I am thinking to buy a new PC (laptop, ubuntu).
One of the things I want to do more in the future is FPGA design. I
currently do very simple projects and I notice that with the 4 GB of RAM
I have in the laptop I currently use, that is already an issue.
And I want to try out soft-cores in the future.
What would one see as requirements for a PC for FPGA design for a hobbyist?
I guess memory is the main issue. Or not?
You can get some very powerful machines for not too much money. I would
get a decent I7 machine with lots of memory, that way it will be useful
for a long time. If you are low on money, there are some choices
available for a lot less, but get the fastest high memory machine you
can afford and you won't suffer from regret.
Although a lesser machine might do, in the long run one ends regretting
the choice. As an example I was recently working on the ep32 CPU a zero
address CPU and found that with Windows 10 64 bit some of the older
software used to generate programs for it would not work right, what
ended working right was when I used VMware virtual CPU running Windows 7
32 bits then everything worked flawlessly. Had my machine been not
capable of running VMware well the issues would not have been resolved.
My FPGA machine uses an I7 at 3.4GHz, 24GB of RAM, and a 512GB SSD drive
for the OS and virtual partitions, it can handle anything I throw at it.
If you can get a stationary machine, do so - it will be much more
cost-effective when you need a powerful system.
Modern FPGA tools should be quite good at using multiple cores. And
they are /very/ good at using memory - get as much as you can afford.
Portables are often very limited in their memory - these days I see a
lot of laptops that come with 4, 6 or 8 GB and don't let you upgrade at
all. And laptops all have tiny little screens - even the biggest ones
are tiny. A nice big monitor at 2560x1440 is pretty cheap these days,
and a lot better to work with than a laptop screen.
================================
_WHAT THIS TASK INVOLVES:_
Continue the forum discussion on choosing a PC for hobbyist FPGA design from the point where it stops.

_DATA SECTION:_
================================
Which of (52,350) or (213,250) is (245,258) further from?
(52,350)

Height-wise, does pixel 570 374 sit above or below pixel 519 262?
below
================================
_OUTPUT FOR THIS EXERCISE:_
He is running Ubuntu, so will have different issues (some things will be
easier, some things harder). But having plenty of memory for running
virtual machines is definitely a good idea (though I'd recommend
VirtualBox over VMware).
Don't bother with the SSD unless you have more money left over, or need
to boot the machine regularly. He is running Linux - with enough memory
(in comparison to file sizes), disk speed is of little relevance as the
OS uses memory for cache. If you are getting an SSD, though, make sure
it is at least 200 GB - below that size, most of them are quite poor.
That is the beauty of having options, I used to use VirtualBox myself
but after a bout where VirtualBox removed the licenses to Windows 10 out
of the blue I switched to VMware.
I installed Windows 7 and used up a license, then upgraded it to Windows
10 and all was fine for a while, then on one of the upgrades to
VirtualBox it removed the licenses to Windows 10 and several Partitions
that had Windows Server that I used for school also lost their licenses,
that was it, and away it went.
SSD makes a huge improvement in OS booting, application startup, and
Virtual Partition speed, they are cheap now you can get a 256GB SSD for
$50 when on sale.
Myself I'm pondering about switching to Linux myself, I have 2 PCs
running Mint Linux and I have not had any problems with them in years,
the same cannot be said of Windows.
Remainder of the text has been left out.